Where ‘government’ regulations state additional redundancy we also carry a small battery to power the electronics in case of main battery failure (blown or melted battery monitor module is the only time this has happened) but that is only useful to activate the parachute when the EKF detects it is in free fall.
There is a big difference between what’s practical and what regs require.
Most important is the wording of your safety case to the regulatory body.
They want to know you are safe.
Their regulations are worded in such a way as to make you cover your arse and theirs.
But the regulations are not an instruction book as to how.
So you need to do the work to determine the safest method of de-risking your activities. Doing a risk assessment on each failure mode, it’s chances of happening, and the consequences if it does.
Show them how you have made your system as safe as possible.
The general rule is to ensure that no additional risk than that posed by existing regular aviation is caused.
Ie… if you are replacing a helicopter or fixed wing manned vehicle for the operation, your operation should be of no greater risk to the community than the manned operation assuming the manned operation is run by competent people. Ie, just because someone does something stupid in a manned mission, doesn’t lower your responsibility to do it safely
@samucs, we are currently finalizing a (patented) small module that works as a kill command (+parachute release). Our country laws impose for drone pilots to be able to shutdown the drone in case of fly-away (with independent system). If you want, you can contact me.
@philip Thanks for your points, we are already doing a very detailed risk assessment for the whole operation. As @Julien said, we must be able to shutdown the drone with an independent system which could be the companion computer sending a command to the carrier board for example. I believe many countries have similar laws.
@philip I will have a look at the I/O Processor recommendation. Could you point a documentation or wiki where we can learn more about using it?
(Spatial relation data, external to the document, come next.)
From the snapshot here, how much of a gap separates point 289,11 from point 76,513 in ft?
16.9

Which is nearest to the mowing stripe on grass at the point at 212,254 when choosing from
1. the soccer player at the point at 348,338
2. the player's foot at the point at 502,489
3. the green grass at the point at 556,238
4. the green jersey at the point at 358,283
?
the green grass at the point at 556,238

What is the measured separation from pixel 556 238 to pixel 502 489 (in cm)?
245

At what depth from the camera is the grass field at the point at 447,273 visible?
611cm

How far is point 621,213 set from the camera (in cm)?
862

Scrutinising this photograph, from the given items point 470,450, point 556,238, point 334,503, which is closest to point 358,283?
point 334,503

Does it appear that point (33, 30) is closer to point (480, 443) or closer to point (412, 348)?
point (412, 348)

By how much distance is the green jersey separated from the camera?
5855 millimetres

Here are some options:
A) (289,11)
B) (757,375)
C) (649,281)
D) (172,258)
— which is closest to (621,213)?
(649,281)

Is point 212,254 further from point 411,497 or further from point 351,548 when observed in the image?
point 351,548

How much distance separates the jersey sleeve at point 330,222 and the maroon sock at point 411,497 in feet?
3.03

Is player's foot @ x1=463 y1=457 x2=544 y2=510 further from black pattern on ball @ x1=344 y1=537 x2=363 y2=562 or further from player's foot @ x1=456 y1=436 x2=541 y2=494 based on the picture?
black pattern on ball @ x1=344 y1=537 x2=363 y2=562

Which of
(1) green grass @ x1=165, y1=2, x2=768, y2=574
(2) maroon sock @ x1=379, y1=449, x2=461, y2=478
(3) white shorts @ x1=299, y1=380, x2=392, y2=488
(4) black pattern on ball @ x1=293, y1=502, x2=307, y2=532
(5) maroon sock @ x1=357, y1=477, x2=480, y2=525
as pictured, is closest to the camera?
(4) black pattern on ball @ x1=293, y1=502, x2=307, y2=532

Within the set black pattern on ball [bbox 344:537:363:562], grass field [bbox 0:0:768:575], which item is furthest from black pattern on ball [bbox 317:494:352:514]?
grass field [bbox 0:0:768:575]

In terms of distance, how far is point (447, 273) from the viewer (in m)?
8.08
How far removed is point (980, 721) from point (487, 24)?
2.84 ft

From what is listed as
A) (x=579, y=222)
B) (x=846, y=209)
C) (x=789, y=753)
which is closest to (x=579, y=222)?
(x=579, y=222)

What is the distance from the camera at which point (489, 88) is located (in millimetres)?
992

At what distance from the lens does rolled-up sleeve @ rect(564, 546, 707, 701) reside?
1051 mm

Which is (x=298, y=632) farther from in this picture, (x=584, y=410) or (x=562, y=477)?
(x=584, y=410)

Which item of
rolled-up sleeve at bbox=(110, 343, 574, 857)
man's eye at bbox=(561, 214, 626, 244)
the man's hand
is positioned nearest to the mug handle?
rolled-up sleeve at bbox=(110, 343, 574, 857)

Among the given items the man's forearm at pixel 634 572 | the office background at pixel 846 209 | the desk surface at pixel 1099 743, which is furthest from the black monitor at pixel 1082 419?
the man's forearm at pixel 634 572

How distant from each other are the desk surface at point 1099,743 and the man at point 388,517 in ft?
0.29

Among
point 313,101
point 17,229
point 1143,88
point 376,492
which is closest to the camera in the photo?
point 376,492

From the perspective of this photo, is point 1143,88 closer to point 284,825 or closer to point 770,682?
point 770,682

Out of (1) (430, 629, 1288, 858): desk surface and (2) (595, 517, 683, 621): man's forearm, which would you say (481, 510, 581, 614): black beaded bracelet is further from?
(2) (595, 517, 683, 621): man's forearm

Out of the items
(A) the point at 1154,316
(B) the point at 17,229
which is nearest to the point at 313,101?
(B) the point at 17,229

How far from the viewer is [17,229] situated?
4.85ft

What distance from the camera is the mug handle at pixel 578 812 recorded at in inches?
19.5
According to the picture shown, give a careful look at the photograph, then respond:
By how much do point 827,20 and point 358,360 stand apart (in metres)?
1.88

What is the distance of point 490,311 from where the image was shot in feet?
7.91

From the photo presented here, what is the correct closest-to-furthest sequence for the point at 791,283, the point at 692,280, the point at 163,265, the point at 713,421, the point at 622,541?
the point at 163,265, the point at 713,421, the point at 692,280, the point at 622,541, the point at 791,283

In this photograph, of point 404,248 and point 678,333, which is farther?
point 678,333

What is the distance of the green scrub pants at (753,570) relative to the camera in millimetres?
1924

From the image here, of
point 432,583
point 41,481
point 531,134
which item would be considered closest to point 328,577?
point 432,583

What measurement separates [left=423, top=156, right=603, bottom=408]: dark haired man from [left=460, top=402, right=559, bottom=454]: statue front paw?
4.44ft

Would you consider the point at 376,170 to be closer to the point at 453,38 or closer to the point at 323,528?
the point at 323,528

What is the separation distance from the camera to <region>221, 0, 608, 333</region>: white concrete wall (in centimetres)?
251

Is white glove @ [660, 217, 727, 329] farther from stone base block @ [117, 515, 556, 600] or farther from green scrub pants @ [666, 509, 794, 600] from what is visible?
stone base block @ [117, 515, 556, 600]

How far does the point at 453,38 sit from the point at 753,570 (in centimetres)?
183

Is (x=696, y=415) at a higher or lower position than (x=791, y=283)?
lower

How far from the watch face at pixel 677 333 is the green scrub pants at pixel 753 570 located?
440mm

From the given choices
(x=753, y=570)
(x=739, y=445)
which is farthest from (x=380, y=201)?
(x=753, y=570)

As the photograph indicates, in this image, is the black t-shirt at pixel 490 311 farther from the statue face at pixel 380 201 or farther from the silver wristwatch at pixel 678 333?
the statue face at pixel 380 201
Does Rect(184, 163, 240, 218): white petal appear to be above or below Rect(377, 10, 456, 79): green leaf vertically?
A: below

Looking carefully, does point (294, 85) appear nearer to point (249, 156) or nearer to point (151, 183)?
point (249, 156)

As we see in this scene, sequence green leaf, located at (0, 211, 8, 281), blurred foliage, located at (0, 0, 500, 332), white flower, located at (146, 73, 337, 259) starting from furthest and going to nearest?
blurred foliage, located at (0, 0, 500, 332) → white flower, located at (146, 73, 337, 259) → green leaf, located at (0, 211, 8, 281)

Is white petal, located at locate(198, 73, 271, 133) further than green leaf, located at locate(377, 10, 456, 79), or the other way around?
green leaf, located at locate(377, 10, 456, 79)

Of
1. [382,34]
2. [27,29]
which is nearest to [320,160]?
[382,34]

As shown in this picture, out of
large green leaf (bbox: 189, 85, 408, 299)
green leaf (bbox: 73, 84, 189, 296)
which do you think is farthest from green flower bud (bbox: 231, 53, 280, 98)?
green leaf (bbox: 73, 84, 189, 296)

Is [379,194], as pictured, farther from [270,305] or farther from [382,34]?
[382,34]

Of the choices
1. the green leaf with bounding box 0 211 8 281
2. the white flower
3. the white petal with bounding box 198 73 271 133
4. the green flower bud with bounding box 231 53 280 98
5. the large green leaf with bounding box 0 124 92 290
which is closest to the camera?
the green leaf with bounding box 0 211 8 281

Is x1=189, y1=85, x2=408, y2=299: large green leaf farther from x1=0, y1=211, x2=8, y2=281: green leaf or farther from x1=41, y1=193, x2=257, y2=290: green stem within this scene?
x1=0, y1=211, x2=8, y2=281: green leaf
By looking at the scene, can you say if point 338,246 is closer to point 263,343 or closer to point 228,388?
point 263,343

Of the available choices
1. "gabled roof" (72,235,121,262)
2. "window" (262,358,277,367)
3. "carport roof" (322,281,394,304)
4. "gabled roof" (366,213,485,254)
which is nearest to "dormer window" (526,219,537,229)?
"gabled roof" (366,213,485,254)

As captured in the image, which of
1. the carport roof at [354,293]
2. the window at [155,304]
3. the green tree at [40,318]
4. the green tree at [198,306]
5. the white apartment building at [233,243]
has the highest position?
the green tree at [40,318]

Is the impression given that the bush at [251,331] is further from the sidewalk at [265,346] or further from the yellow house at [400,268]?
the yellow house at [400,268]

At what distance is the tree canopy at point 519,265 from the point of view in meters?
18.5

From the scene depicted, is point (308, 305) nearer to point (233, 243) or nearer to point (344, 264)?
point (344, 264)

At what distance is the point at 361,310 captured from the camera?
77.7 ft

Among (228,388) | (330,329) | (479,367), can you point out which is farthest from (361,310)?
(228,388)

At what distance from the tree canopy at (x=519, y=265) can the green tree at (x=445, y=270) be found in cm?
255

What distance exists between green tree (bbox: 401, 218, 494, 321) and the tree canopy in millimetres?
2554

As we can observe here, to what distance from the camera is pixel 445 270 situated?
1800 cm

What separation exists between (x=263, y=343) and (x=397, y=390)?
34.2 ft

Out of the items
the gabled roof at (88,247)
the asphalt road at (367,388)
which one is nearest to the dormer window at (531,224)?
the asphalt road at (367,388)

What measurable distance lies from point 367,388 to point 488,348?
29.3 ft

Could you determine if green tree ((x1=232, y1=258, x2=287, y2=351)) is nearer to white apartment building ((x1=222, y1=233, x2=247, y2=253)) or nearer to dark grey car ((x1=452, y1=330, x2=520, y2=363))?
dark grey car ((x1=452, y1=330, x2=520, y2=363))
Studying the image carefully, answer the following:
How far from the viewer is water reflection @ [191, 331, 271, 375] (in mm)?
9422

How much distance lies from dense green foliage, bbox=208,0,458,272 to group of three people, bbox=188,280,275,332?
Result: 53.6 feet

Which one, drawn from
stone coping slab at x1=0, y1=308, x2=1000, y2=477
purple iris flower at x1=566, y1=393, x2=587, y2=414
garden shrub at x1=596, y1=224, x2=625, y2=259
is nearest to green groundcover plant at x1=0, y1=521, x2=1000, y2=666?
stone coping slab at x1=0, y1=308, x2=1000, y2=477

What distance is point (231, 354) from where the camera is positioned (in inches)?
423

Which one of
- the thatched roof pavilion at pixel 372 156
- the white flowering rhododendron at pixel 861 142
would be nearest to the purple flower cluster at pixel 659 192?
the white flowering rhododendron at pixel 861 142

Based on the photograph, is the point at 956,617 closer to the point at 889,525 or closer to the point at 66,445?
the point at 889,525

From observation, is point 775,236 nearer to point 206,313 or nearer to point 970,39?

The idea would be to stop the motors if the FMU crashes.
Ok… so by default, if the FMU dies… the IO will force output to zero on the PWM on copter.
So if your parachute fires at 0 PWM… then all will naturally behave correctly.
Inbuilt behaviours mean no additional risk added with inline hardware.
On plane you can control this a bit more, but on copter, it’s a predictable fixed functionality
@philip For this to work, do we need to build Copter with AFS enabled?